[Input for this task — start]
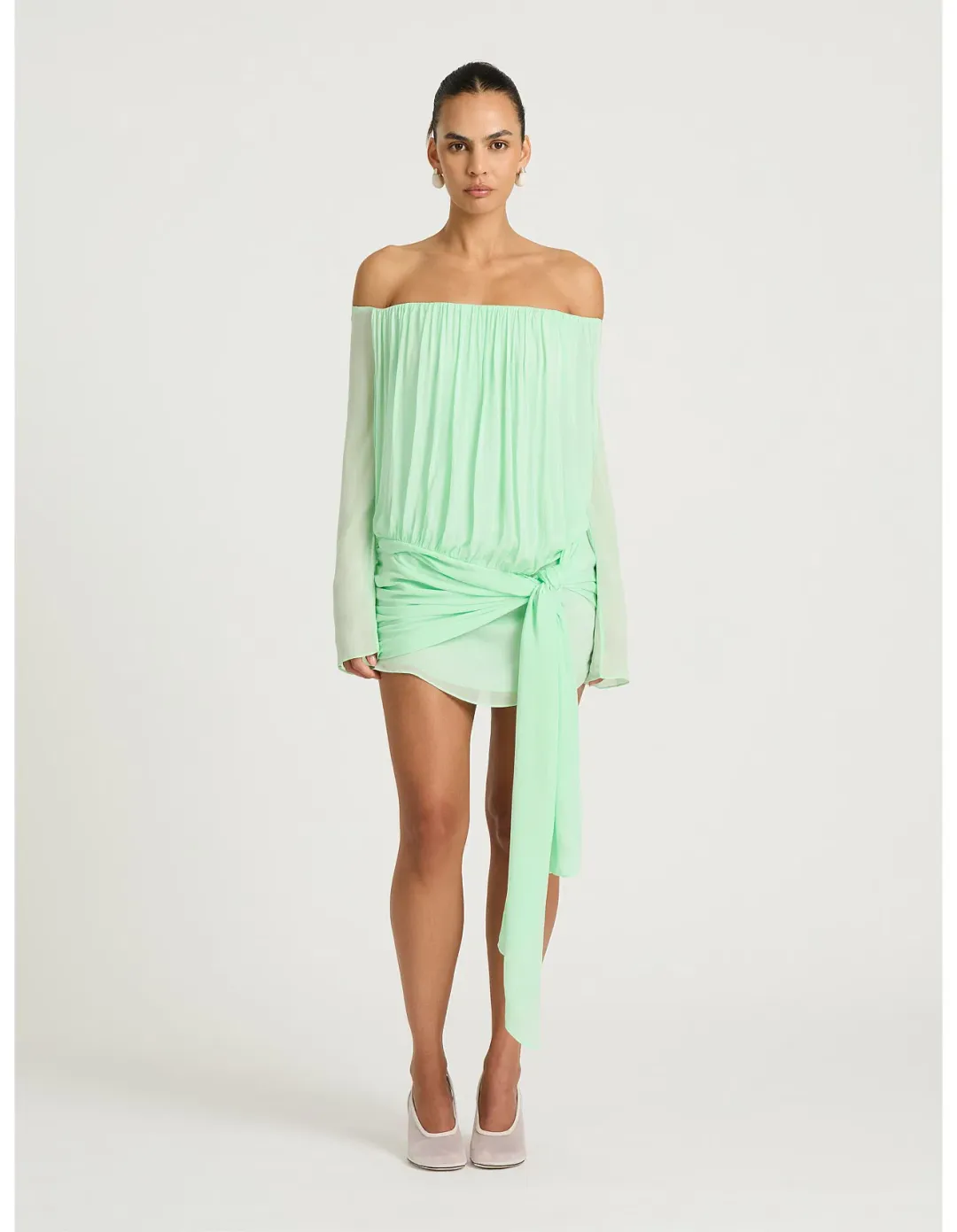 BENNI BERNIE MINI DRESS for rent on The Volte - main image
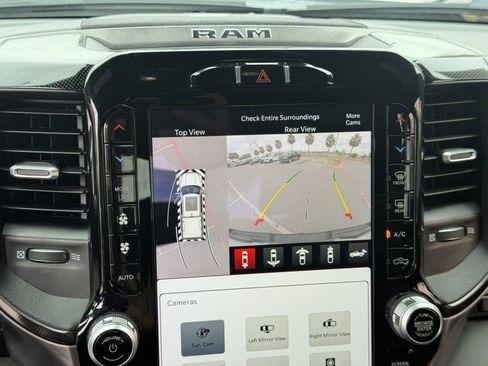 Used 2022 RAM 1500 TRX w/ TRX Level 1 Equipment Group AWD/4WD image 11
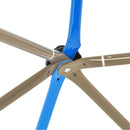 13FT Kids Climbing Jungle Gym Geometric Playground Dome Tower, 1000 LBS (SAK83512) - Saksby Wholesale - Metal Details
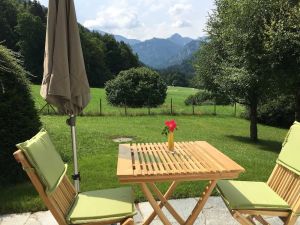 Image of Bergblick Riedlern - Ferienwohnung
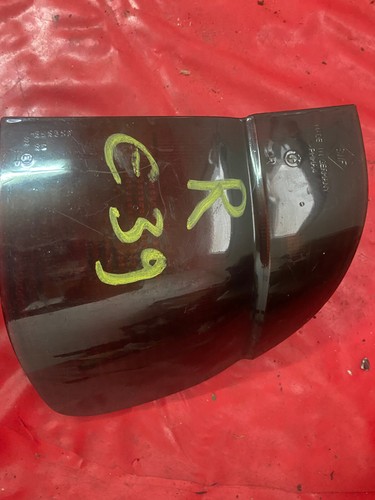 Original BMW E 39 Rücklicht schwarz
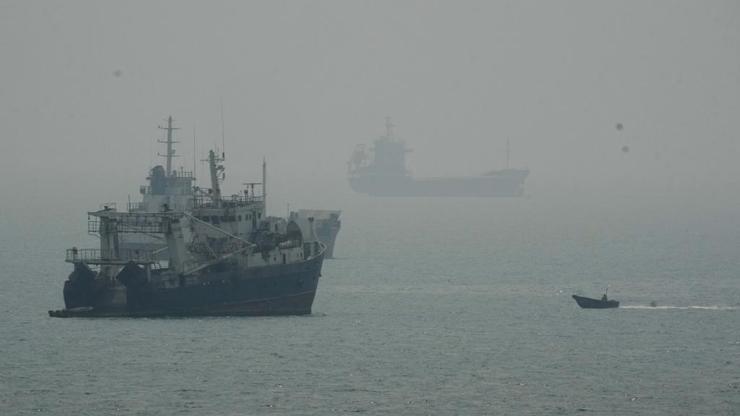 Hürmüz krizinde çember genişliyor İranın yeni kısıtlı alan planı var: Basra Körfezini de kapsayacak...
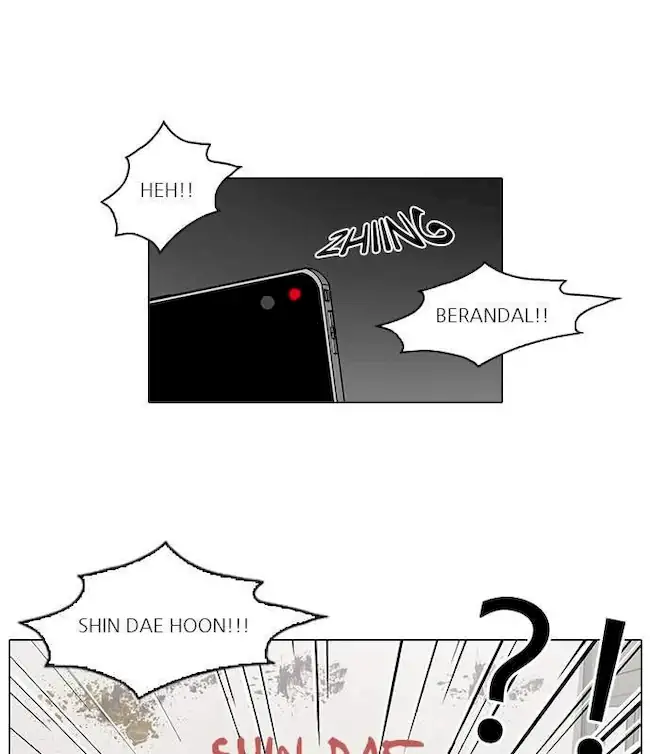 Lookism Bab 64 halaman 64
[Input for this task — finish]
[Input for this task — start]
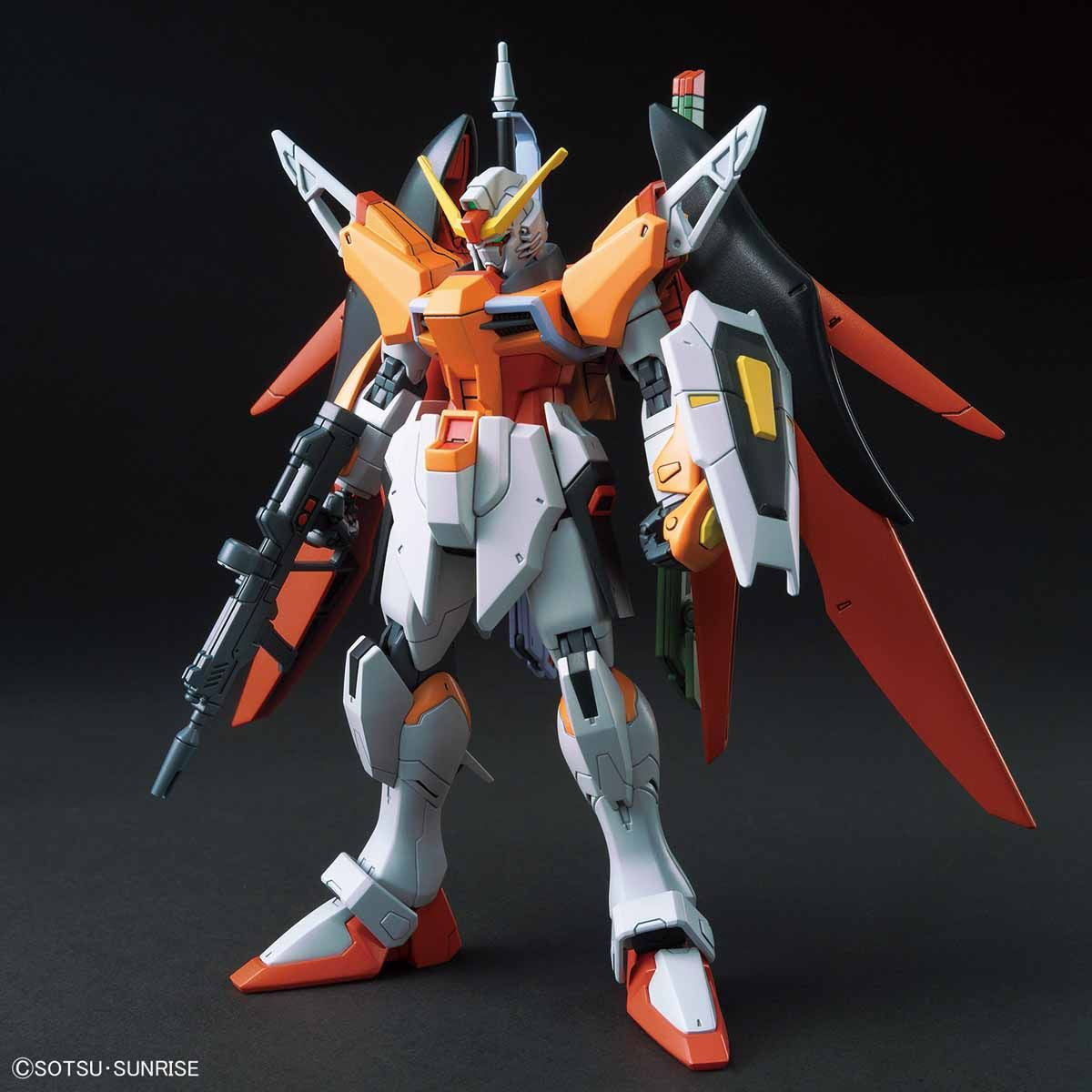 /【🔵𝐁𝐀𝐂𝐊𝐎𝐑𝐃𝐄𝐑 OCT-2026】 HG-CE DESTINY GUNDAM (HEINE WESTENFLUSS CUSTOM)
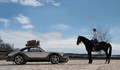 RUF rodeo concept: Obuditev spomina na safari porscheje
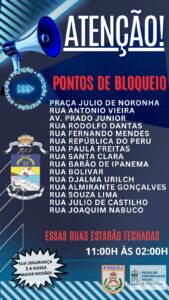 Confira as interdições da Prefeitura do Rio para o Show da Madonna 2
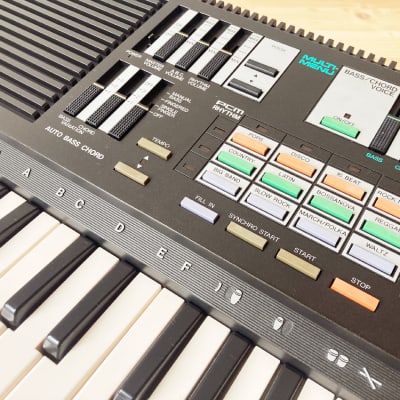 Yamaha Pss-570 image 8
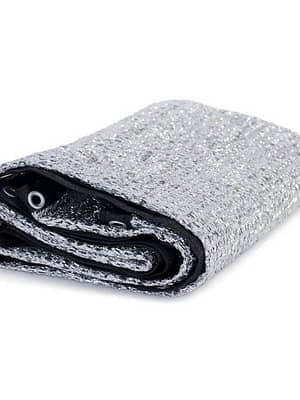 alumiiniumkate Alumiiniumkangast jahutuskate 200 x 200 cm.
[Input for this task — finish]
▶ [About this task]
Copy out the entries word for word, from the line containing "(HEINE WESTENFLUSS CUSTOM)" through the line containing "alumiiniumkate Alumiiniumkangast jahutuskate", including both of those lines. Leave the pictures out.

▶ [Result of the task]
 /【🔵𝐁𝐀𝐂𝐊𝐎𝐑𝐃𝐄𝐑 OCT-2026】 HG-CE DESTINY GUNDAM (HEINE WESTENFLUSS CUSTOM)
 RUF rodeo concept: Obuditev spomina na safari porscheje
 Confira as interdições da Prefeitura do Rio para o Show da Madonna 2
 Yamaha Pss-570 image 8
 alumiiniumkate Alumiiniumkangast jahutuskate 200 x 200 cm.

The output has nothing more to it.